Puso la radio. Dieron un breve anuncio sobre un producto para aclarar la piel llamado Mona Lisa y luego un locutor de La Voz de Kenia dijo:
—Nuestro amado presidente, el honorable Daniel Arap Moi, ha dicho hoy que el gobierno se esfuerza por colocar la asistencia sanitaria al alcance de todos los kenianos antes del año 2000.
Deborah recordó el poblado de Ongata Rongai, los niños famélicos y enfermos, la suciedad, las moscas, y pensó en Christopher, que intentaba introducir un poco de esperanza, un poco de alivio, en aquellas vidas miserables. Pensó en Sarah, que cruzaba las turbulentas calles de Nairobi a bordo de su Mercedes con chófer, y pensó también en los mendigos sentados a la sombra del ostentoso y mal cuidado centro de conferencias. Deborah se dio cuenta de que era como si dos mundos completamente distintos ocupasen el mismo espacio.

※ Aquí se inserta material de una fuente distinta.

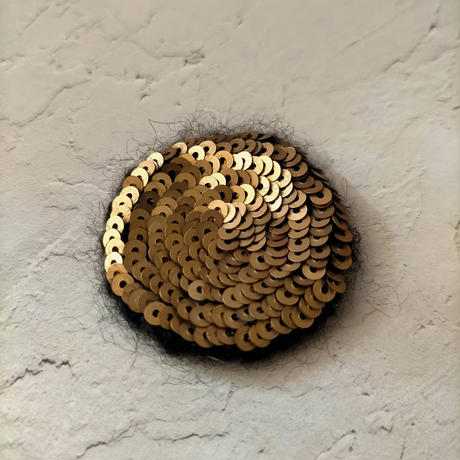 champagne gold moon brooch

Dio unos golpecitos en el hombro de Abdi, señaló la radio y dijo:
—Si no te importa.
—Oh, perdone, señorita —cerró la radio, se sacó el tallo de una hoja de
miraa
del bolsillo de la camisa y se lo metió en la boca. Aunque la
miraa
era considerada un estimulante, Deborah sabía que en realidad servía para levantar el ánimo y los keniatas la masticaban porque les ayudaba a soportar sus problemas.
El Peugeot avanzaba velozmente entre kilómetros y kilómetros de tierras de labranza. Había mujeres en los campos y mujeres transportando cargas pesadas sobre sus espaldas por los caminos. Deborah se fijó en que casi todas estaban embarazadas o llevaban un bebé a cuestas. Había mujeres en los cruces con niños colgados de sus faldas; otras caminaban con paso cansino por el borde de la carretera, donde unos tenderetes vendían verduras. Las había también en los estanques sucios donde estaban las vacas, inclinadas para llenar las calabazas. Otras se encontraban de pie en las paradas de autobús, esperando los
matatus
que ya iban peligrosamente sobrecargados. Deborah pensó que más allá de los límites de Nairobi, Kenia era una nación de mujeres y chiquillos.

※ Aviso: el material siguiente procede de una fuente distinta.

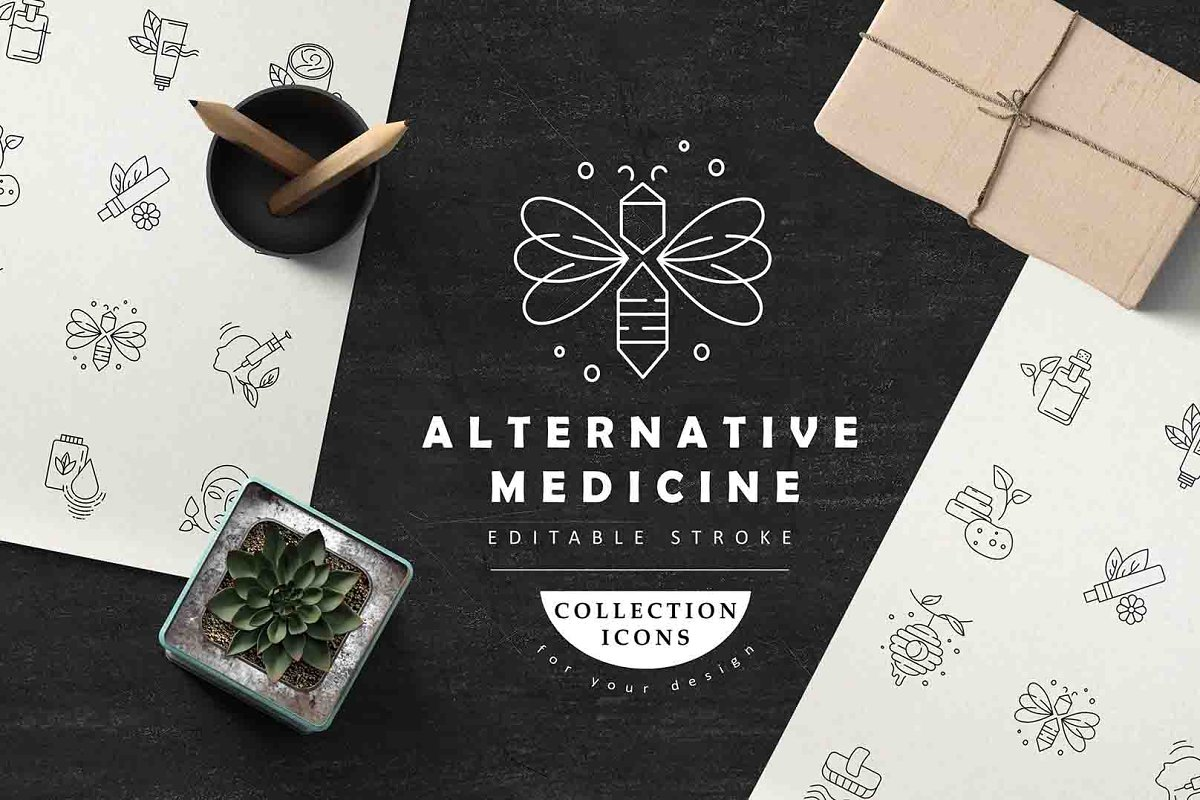 Alternative medicine icons ~ Icons ~ Creative Market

—Pronto llegarán las lluvias —dijo Abdi, interrumpiendo sus pensamientos.
Deborah miró el cielo azul.
—¿Cómo lo sabes?
—Mamas en los campos, cavando.
Deborah se había olvidado, pero ahora recordó que las mujeres en las
shambas
eran unos barómetros muy seguros. Aunque no hubiese ni una nube en el cielo ni se notara presagio alguno de lluvia en el aire, una podía tener la seguridad de que se aproximaban las lluvias al ver a las mujeres trabajando afanosamente la tierra.
«Pronto llegarán las lluvias».
¿Cómo podía habérsele olvidado? De niña se había acostumbrado al ritmo de los períodos de lluvia y de sequedad y había aprendido a presentir el cambio como las mujeres africanas. Pero había perdido esa intuición en California, donde había experimentado sus primeros veranos de verdad seguidos de otoños de tonalidades castañas y doradas, gélidos eneros y primaveras floridas.

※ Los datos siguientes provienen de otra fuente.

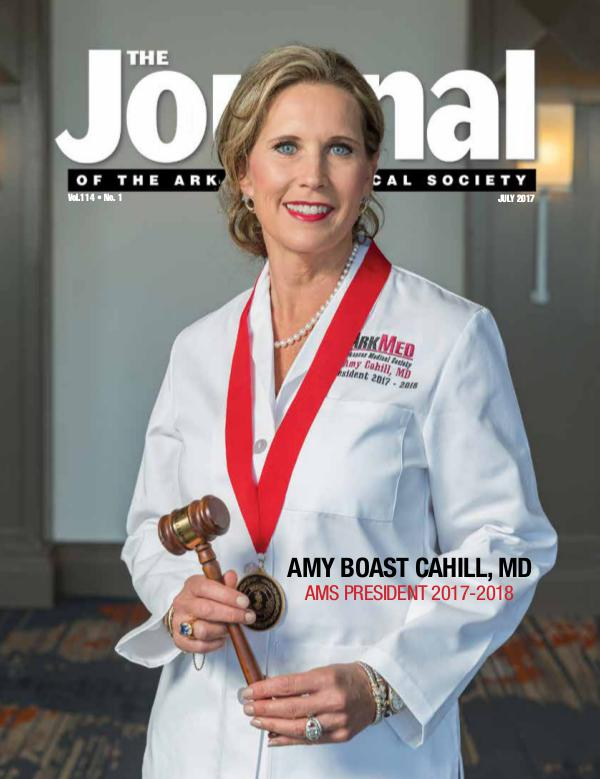 The Journal of the Arkansas Medical Society Issue 1 Vol 114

«¿Qué más habré perdido?», se preguntó mientras contemplaba los campos de maíz y de té.
El paisaje empezó a cambiar y una ansiedad creciente se apoderó del corazón de Deborah. La carretera recta y lisa fue estrechándose y empezó a serpentear mientras subía entre colinas cubiertas de lujuriantes rectángulos de tierra de labranza. Al acercarse al monte Kenia, también Deborah vio las oscuras nubes de lluvia que comenzaban a extenderse por el cielo.
—Llegaremos a Nyeri pronto, señorita —dijo Abdi, cambiando de marcha para adelantar a un camión de cerveza Tusker.
Sufrieron un retraso por culpa de un accidente de carretera. Al pasar lentamente el Peugeot por la caótica escena del accidente, Deborah miró a los policías y a los indiferentes hombres de las ambulancias y vio que una enorme multitud de mujeres y niños contemplaba los retorcidos restos de cuatro automóviles. Pensó en el tío Geoffrey y en el tío Ralph.
«Toda la familia se mató…»
De pronto se acordó de otro accidente, ocurrido el año anterior en San Francisco. Era la noche en que se inauguraba la temporada de ballet. Actuaba Baryshnikov y las entradas estaban agotadas desde hacía meses. Jonathan, valiéndose de su influencia, había conseguido unas entradas de palco y una invitación al banquete que se celebraría después. Llevaban semanas esperando con ilusión que llegara la gran noche y Deborah se había comprado un vestido especialmente para la ocasión. Jonathan la había recogido en su piso y habían llegado ya al cruce de Masón con Powell cuando presenciaron el accidente. La calzada estaba resbaladiza a causa de la lluvia y un automóvil derrapó y fue a chocar con un coche de teleférico.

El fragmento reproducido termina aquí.